Cuatro aviones en cinco meses llegaron a Viedma

La cifra de escalas de Aerolíneas Argentinas muestra la parálisis de la estación aérea de la capital provincial. Atribuyen la escasa actividad a la ceniza del volcán, pero hay más razones.

La conectividad del aeropuerto Gobernador Castello de esta capital, uno de los instrumentos comerciales más importantes de la región patagónica, quedó virtualmente desprotegida como consecuencia de una serie de fundamentos ligados inicialmente a problemas climáticos y acumulación de ceniza. En los últimos cinco meses se registraron cuatro escalas de Aerolíneas Argentinas, y nadie reconoce problemas de rentabilidad de la compañía.

El argumento más convincente que veda la posibilidad de normal funcionamiento es la permanencia de polvillo sobre la pista, la calle de carreteo y la plataforma; donde operaban en forma regular esa línea con dos escalas semanales y otras tantas de Líneas Aéreas del Estado (LADE).

Los operadores locales dieron cuenta que una de las soluciones transitorias era regar esos sectores como lo hacen en las aeroestaciones de Bahía Blanca o Comodoro Rivadavia.

El jefe local de la Administración Nacional de la Aviación Civil (ANAC), Juan Malicki, explicó a "Río Negro" que si bien los procedimientos para mantener las condiciones operables parten de un boletín meteorológico que determina la presencia del polvillo, es la concesionaria Aeropuertos Argentina 2000 la que debe hacerse cargo de mitigar los riesgos y limpiar.

La infraestructura muestra profundas carencias porque en uno de los pocos procedimientos de regado que se pudo realizar desde junio pasado, tras la erupción del volcán Puyehue, se requirió el concurso del municipio que aportó un camión regador a fin de distribuir unos 60.000 litros de agua cruda por el espacio de descenso, ascenso, carreteo y estacionamiento.

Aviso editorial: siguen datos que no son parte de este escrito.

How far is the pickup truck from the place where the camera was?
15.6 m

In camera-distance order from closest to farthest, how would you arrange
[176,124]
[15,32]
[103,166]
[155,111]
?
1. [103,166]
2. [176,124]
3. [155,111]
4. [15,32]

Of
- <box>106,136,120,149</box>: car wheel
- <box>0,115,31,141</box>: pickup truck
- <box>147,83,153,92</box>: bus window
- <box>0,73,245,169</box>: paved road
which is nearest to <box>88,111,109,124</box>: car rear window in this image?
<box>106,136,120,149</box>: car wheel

Malicki reconoció la paralización de las actividades comerciales haciendo referencia a otros inconvenientes. Entre ellos que la superficie debe tener suficiente rugosidad y abrasividad para contribuir con el frenado de las aeronaves de gran porte como los pesados jets de Aerolíneas o los turbohélices de LADE.

El funcionario de la ANAC indicó que luego de estas operaciones de limpieza "compartimos con los aeronavegantes la información sobre condiciones de estabilidad, pero Aerolíneas Argentinas no quiere enviar aviones si no le garantizamos que la pista esté libre de cenizas, entonces ahí está la lucha".

Por su parte, el directivo de Aeropuertos, Julio Isidro Pérez, dio la visión empresaria: "nosotros regamos la pista, pero la última palabra en los vuelos lo tiene la ANAC".

En la representación local de Aerolíneas reúnen información oficial y admiten elípticamente algunas especulaciones existentes. "Desde la erupción del volcán se concretaron pocas escalas, y habitualmente los servicios se programan con suficiente antelación pero una hora y media antes de partir desde el aeroparque metropolitano Jorge Newbery, los sacan de pantalla porque según dicen los pilotos deciden no viajar hasta acá" debido al riesgo, apuntan.

Ante tanta preocupación de los operadores comerciales, no se descarta cierta despreocupación por parte de la empresa que no tiene competidores en la zona como Neuquén. En ese sentido, se mencionó que los pocos aviones que aterrizaron lo hicieron con pocos pasajeros.